Uno de los conceptos que hay que tener en cuenta para entender el actual modelo de negocio de la moda y sus consecuencias tanto personales como medioambientales es el del fast fashion (moda rápida). Lo explica con claridad la periodista británica Lucy Siegle en el reconocido documental The True Cost, sobre la industria textil en el mundo: «En vez de dos temporadas al año, tenemos 52. Así que nos llega algo nuevo cada semana. Se trata de aumentar la rotación del producto». La idea es poner delante del consumidor productos nuevos continuamente que, además, son producidos de manera rápida y a muy bajo coste.
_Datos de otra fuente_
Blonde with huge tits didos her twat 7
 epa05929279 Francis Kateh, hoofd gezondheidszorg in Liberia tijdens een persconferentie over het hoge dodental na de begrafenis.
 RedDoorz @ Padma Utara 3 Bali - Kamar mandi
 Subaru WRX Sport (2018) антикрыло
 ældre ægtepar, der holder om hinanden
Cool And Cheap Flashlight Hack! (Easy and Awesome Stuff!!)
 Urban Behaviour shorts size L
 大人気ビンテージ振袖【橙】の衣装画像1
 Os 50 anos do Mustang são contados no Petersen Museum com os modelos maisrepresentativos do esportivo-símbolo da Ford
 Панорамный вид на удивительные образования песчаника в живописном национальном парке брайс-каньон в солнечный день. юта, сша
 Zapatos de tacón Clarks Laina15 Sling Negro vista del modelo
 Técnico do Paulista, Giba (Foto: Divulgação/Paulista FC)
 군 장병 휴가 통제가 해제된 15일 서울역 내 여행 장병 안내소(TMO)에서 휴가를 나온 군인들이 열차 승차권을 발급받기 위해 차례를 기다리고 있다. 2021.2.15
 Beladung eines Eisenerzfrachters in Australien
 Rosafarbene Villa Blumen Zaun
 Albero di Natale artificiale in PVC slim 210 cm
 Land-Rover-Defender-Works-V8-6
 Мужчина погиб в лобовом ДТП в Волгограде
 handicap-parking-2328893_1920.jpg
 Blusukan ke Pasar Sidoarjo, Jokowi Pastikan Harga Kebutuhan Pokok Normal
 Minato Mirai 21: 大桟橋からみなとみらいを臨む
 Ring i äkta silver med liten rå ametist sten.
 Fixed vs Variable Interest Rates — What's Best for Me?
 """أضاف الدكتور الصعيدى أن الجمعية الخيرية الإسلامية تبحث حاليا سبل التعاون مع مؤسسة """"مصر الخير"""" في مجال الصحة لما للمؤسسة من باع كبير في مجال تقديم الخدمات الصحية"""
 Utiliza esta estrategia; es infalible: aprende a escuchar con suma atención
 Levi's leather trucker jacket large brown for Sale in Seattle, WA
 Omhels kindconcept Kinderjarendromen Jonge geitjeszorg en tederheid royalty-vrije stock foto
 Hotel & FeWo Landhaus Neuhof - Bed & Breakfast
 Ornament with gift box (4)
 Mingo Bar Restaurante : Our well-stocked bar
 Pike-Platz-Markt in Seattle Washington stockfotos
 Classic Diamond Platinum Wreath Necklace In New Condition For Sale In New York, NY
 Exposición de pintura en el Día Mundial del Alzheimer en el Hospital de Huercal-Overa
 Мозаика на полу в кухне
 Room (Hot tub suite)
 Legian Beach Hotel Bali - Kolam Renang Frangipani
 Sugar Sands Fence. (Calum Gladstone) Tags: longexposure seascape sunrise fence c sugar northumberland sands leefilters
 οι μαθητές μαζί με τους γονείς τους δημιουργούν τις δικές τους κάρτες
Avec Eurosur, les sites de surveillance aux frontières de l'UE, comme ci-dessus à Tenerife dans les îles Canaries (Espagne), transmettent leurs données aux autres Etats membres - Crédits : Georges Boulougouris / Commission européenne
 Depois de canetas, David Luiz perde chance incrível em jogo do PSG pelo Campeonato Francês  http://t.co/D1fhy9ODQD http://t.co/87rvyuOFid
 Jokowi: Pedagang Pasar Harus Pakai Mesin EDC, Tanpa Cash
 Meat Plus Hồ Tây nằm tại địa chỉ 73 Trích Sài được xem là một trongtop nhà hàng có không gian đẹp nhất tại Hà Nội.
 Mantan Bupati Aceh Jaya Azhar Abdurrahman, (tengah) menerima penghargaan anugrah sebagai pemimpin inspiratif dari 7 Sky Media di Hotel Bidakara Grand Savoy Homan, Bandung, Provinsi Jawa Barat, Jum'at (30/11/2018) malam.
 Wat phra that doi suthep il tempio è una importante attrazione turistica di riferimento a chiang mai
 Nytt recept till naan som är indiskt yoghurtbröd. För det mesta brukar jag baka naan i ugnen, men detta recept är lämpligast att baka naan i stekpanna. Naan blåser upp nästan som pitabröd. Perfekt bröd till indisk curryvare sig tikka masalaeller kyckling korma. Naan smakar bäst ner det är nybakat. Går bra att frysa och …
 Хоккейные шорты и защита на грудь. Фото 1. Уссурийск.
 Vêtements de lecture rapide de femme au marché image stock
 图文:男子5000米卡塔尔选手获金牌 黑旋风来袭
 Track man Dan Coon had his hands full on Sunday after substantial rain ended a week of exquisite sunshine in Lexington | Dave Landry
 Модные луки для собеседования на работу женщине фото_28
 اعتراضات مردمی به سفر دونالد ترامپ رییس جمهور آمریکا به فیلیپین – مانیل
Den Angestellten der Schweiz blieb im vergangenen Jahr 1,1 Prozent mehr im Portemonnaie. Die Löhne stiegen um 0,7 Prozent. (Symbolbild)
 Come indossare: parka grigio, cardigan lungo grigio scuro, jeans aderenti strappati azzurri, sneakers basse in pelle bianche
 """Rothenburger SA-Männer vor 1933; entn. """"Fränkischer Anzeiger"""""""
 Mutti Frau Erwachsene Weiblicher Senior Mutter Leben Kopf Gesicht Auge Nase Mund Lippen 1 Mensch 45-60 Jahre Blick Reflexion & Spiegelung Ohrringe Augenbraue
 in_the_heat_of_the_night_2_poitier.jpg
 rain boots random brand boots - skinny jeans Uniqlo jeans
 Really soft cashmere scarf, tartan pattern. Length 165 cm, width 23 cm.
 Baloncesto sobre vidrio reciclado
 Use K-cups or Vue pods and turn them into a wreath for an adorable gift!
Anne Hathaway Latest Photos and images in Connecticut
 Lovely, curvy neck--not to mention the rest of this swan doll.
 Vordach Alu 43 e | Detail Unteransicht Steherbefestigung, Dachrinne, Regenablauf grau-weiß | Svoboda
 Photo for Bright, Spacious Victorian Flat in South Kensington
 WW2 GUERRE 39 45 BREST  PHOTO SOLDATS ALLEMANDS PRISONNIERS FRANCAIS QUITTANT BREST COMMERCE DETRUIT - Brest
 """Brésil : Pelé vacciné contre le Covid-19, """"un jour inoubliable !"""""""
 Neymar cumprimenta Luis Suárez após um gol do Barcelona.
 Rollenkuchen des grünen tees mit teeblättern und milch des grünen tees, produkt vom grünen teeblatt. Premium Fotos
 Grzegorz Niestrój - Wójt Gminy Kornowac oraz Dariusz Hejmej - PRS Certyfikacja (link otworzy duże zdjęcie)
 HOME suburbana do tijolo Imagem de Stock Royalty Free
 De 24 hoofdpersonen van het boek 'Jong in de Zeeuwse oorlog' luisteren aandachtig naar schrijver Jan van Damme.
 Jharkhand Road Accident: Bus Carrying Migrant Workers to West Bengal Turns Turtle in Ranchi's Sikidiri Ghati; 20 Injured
Es la estrategia que siguen Primark, H&M o Zara, entre otros. «La moda rápida quiere producir rápido –explicó Livia Firth, fundadora de Eco Age y embajadora de Oxfam en una cumbre sobre industria textil–, así que los trabajadores producen más rápido y más barato. El trabajador es el único punto de la cadena en el que se estrechan los márgenes al máximo. Tienes a esas empresas que hacen vaqueros en Bangladesh a 30 o 50 céntimos. ¿Cómo puede ser ético? No lo sé». Abanderada de numerosas causas sociales y esposa de Colin Firth, añade otra variable a su análisis, la del consumidor: «Nos hacen creer que somos ricos y pudientes porque podemos comprar mucho, pero, de hecho, nos hacen más pobres. El único que se hace rico es el dueño de la marca de moda rápida. Eso me enfada».